Rappel à Dieu de Maïte LAVIGNE

Mercredi dernier, 12 juillet, nous avons célébré les obsèques de Madame Maite LAVIGNE, la maman de notre curé, l'abbé Jean-Marc.

La célébration se passait à l'église d'Hasparren, ville natale de la famille.

Jean-Marc remercie toutes celles et tous ceux qui se sont manifestés à cette occasion. Il est très reconnaissant de cette vague d'amitié et de prière qui a recouvert sa peine et celle de sa famille via des messages téléphonique, des lettres, des mails et facebook...

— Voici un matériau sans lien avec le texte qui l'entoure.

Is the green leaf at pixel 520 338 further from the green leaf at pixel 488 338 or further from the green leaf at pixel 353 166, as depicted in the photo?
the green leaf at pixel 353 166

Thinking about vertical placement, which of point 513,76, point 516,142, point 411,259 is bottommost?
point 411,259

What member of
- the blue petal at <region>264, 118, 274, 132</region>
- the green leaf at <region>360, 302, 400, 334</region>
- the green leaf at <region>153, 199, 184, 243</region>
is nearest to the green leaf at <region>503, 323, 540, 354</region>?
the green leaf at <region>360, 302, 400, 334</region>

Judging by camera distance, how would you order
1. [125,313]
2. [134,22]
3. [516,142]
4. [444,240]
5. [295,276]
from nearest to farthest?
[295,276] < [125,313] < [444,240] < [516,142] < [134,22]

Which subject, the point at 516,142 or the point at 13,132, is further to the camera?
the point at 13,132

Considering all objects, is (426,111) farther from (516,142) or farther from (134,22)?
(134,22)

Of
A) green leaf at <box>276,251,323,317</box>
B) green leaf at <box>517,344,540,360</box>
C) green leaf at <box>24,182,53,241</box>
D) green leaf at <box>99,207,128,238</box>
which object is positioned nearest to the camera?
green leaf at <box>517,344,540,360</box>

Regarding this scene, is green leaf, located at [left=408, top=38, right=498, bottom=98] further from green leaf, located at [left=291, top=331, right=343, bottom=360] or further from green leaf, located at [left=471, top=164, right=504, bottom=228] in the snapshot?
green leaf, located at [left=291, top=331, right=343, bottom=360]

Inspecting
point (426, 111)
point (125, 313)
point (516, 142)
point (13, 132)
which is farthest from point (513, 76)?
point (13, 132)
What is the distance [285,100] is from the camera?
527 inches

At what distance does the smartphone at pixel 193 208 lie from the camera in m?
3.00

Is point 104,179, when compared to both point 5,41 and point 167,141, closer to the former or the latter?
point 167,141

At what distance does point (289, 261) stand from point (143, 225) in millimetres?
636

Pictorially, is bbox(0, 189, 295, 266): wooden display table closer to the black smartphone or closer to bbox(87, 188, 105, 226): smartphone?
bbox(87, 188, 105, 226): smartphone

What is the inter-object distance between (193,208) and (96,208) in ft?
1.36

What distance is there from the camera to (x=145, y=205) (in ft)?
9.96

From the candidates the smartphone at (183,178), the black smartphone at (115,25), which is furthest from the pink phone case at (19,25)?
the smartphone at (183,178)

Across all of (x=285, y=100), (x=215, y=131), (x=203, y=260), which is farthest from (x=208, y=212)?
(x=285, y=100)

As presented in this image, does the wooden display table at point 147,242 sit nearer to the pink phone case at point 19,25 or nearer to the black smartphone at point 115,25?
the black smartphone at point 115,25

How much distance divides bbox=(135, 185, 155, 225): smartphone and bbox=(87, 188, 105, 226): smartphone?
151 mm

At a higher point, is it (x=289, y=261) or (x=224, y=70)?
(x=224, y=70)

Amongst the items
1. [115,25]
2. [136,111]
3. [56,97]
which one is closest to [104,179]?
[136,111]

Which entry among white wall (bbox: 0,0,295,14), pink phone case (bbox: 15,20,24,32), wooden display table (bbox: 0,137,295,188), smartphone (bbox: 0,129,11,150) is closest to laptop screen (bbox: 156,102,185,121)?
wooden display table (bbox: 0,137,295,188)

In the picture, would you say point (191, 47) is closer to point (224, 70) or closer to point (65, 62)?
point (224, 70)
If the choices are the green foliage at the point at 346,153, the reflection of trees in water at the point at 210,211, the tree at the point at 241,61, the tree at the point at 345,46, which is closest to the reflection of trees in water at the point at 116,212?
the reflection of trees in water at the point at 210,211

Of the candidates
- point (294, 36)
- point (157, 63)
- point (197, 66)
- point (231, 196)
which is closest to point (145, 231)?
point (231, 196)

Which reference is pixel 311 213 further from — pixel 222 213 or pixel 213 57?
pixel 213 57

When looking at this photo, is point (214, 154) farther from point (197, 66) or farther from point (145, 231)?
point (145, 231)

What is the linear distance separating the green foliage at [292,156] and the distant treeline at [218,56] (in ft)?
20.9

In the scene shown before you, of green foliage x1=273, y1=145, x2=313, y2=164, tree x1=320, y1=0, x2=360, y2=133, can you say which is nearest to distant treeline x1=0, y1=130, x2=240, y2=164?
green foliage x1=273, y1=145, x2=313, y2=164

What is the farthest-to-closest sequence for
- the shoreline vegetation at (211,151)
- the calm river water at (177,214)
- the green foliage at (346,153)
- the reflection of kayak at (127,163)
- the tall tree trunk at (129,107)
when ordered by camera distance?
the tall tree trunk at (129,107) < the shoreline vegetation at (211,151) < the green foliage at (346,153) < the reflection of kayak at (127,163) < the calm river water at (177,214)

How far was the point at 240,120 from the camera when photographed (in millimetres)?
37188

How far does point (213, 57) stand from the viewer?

En signe de reconnaissance, voici le partage de deux textes importants lus lors de la messe : celui de Marie-Hélène, la fille de Maite et l'homélie de Jean-Marc, le fils.

Marie Hélène LAVIGNE, au moment de l’accueil

Je suis Marie Hélène, la fille de Maité et mon frère m’a demandé de prendre la parole. Je n’ai pas l’habitude de cet exercice et dévoiler ce qui m’est de plus personnel, gérer l’émotion, risque d’être difficile. Mais qui peut parler mieux d’une mère que sa fille ?

Je tiens tout d’abord à tous vous remercier d’être là, de partager ce moment, de partager le dernier voyage de Maïté.  Je remercie tout particulièrement ma famille, mes amis, le personnel de la maison de retraite qui l’a accompagnée durant ces longues années, et Mademoiselle Annie avec qui j’ai partagé mes premières gammes et qui m’a fait le plaisir de mettre cette messe en musique. Je remercie aussi mes enfants, Julie qui a été présente à l’hôpital durant les dernières heures de la vie de maman, qui l’a rassurée et qui a pris en charge toutes les démarches durant notre absence, Tiphaine ma fille ainée qui est arrivée d’Australie hier et qui n’a pas hésité à faire ce long voyage pour nous rejoindre, et Quentin qui est en Nouvelle Zélande, qui n’a pas pu se libérer mais qui est avec nous en ce moment, par la pensée.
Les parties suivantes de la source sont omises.